* THE EXERCISE *
Please format the data below as a numbered list, leaving out any blank lines.

* RECORD EXCERPTS *

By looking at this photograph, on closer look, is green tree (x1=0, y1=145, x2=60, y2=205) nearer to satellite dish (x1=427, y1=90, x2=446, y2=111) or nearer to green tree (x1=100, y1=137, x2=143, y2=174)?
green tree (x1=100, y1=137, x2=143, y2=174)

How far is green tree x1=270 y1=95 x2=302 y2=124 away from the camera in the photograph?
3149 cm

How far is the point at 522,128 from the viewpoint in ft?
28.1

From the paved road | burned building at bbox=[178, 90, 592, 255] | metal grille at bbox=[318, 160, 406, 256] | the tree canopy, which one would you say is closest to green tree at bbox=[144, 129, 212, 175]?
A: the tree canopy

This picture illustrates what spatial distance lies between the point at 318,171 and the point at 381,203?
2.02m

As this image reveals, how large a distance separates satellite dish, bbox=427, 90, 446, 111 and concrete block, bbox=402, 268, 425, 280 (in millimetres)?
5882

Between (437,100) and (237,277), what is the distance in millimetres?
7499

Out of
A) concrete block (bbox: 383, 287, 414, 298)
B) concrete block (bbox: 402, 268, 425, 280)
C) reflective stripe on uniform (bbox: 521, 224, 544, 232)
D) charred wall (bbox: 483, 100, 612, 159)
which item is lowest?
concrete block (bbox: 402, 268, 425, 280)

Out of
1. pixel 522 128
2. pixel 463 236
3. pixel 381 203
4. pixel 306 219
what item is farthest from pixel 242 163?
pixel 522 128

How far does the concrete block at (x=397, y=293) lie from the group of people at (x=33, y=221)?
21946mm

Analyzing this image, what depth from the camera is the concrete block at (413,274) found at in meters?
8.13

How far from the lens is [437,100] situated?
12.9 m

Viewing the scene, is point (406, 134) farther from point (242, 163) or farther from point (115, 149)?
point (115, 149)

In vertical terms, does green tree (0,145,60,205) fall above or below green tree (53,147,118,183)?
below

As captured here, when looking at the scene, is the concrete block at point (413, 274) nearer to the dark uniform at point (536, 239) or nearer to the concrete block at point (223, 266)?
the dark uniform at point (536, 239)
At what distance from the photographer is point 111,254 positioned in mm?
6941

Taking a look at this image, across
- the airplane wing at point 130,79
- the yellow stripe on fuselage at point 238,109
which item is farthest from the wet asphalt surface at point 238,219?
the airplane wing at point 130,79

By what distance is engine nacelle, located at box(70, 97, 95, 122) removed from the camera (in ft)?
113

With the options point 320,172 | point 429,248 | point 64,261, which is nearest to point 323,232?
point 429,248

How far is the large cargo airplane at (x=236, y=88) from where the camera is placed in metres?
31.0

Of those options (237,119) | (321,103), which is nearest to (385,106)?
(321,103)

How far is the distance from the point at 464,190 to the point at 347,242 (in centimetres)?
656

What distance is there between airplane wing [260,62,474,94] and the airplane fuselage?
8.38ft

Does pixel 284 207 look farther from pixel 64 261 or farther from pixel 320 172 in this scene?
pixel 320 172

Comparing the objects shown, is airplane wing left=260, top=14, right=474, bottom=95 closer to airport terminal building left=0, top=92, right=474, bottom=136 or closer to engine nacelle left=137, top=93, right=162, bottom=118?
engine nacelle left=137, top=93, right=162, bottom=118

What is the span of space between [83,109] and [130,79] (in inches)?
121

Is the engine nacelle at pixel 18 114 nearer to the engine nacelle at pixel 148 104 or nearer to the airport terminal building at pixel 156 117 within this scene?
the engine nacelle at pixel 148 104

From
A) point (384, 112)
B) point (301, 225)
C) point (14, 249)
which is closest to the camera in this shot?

* RESPONSE TO THE TASK *
1. By looking at this photograph, on closer look, is green tree (x1=0, y1=145, x2=60, y2=205) nearer to satellite dish (x1=427, y1=90, x2=446, y2=111) or nearer to green tree (x1=100, y1=137, x2=143, y2=174)?
2. green tree (x1=100, y1=137, x2=143, y2=174)
3. How far is green tree x1=270 y1=95 x2=302 y2=124 away from the camera in the photograph?
4. 3149 cm
5. How far is the point at 522,128 from the viewpoint in ft?
6. 28.1
7. From the paved road | burned building at bbox=[178, 90, 592, 255] | metal grille at bbox=[318, 160, 406, 256] | the tree canopy, which one would you say is closest to green tree at bbox=[144, 129, 212, 175]?
8. A: the tree canopy
9. This picture illustrates what spatial distance lies between the point at 318,171 and the point at 381,203?
10. 2.02m
11. As this image reveals, how large a distance separates satellite dish, bbox=427, 90, 446, 111 and concrete block, bbox=402, 268, 425, 280 (in millimetres)?
12. 5882
13. Between (437,100) and (237,277), what is the distance in millimetres?
14. 7499
15. Out of
16. A) concrete block (bbox: 383, 287, 414, 298)
17. B) concrete block (bbox: 402, 268, 425, 280)
18. C) reflective stripe on uniform (bbox: 521, 224, 544, 232)
19. D) charred wall (bbox: 483, 100, 612, 159)
20. which item is lowest?
21. concrete block (bbox: 402, 268, 425, 280)
22. Out of
23. 1. pixel 522 128
24. 2. pixel 463 236
25. 3. pixel 381 203
26. 4. pixel 306 219
27. what item is farthest from pixel 242 163?
28. pixel 522 128
29. How far does the concrete block at (x=397, y=293) lie from the group of people at (x=33, y=221)?
30. 21946mm
31. Analyzing this image, what depth from the camera is the concrete block at (413,274) found at in meters?
32. 8.13
33. How far from the lens is [437,100] situated?
34. 12.9 m
35. Viewing the scene, is point (406, 134) farther from point (242, 163) or farther from point (115, 149)?
36. point (115, 149)
37. In vertical terms, does green tree (0,145,60,205) fall above or below green tree (53,147,118,183)?
38. below
39. As captured here, when looking at the scene, is the concrete block at point (413, 274) nearer to the dark uniform at point (536, 239) or nearer to the concrete block at point (223, 266)?
40. the dark uniform at point (536, 239)
41. At what distance from the photographer is point 111,254 positioned in mm?
42. 6941
43. Taking a look at this image, across
44. - the airplane wing at point 130,79
45. - the yellow stripe on fuselage at point 238,109
46. which item is farthest from the wet asphalt surface at point 238,219?
47. the airplane wing at point 130,79
48. By what distance is engine nacelle, located at box(70, 97, 95, 122) removed from the camera (in ft)?
49. 113
50. With the options point 320,172 | point 429,248 | point 64,261, which is nearest to point 323,232?
51. point 429,248
52. How far is the large cargo airplane at (x=236, y=88) from where the camera is placed in metres?
53. 31.0
54. Of those options (237,119) | (321,103), which is nearest to (385,106)?
55. (321,103)
56. How far is the distance from the point at 464,190 to the point at 347,242 (in centimetres)?
57. 656
58. What distance is there between airplane wing [260,62,474,94] and the airplane fuselage?
59. 8.38ft
60. Does pixel 284 207 look farther from pixel 64 261 or farther from pixel 320 172 in this scene?
61. pixel 320 172
62. Comparing the objects shown, is airplane wing left=260, top=14, right=474, bottom=95 closer to airport terminal building left=0, top=92, right=474, bottom=136 or closer to engine nacelle left=137, top=93, right=162, bottom=118?
63. engine nacelle left=137, top=93, right=162, bottom=118
64. What is the span of space between [83,109] and [130,79] (in inches)?
65. 121
66. Is the engine nacelle at pixel 18 114 nearer to the engine nacelle at pixel 148 104 or nearer to the airport terminal building at pixel 156 117 within this scene?
67. the engine nacelle at pixel 148 104
68. From
69. A) point (384, 112)
70. B) point (301, 225)
71. C) point (14, 249)
72. which is closest to the camera in this shot?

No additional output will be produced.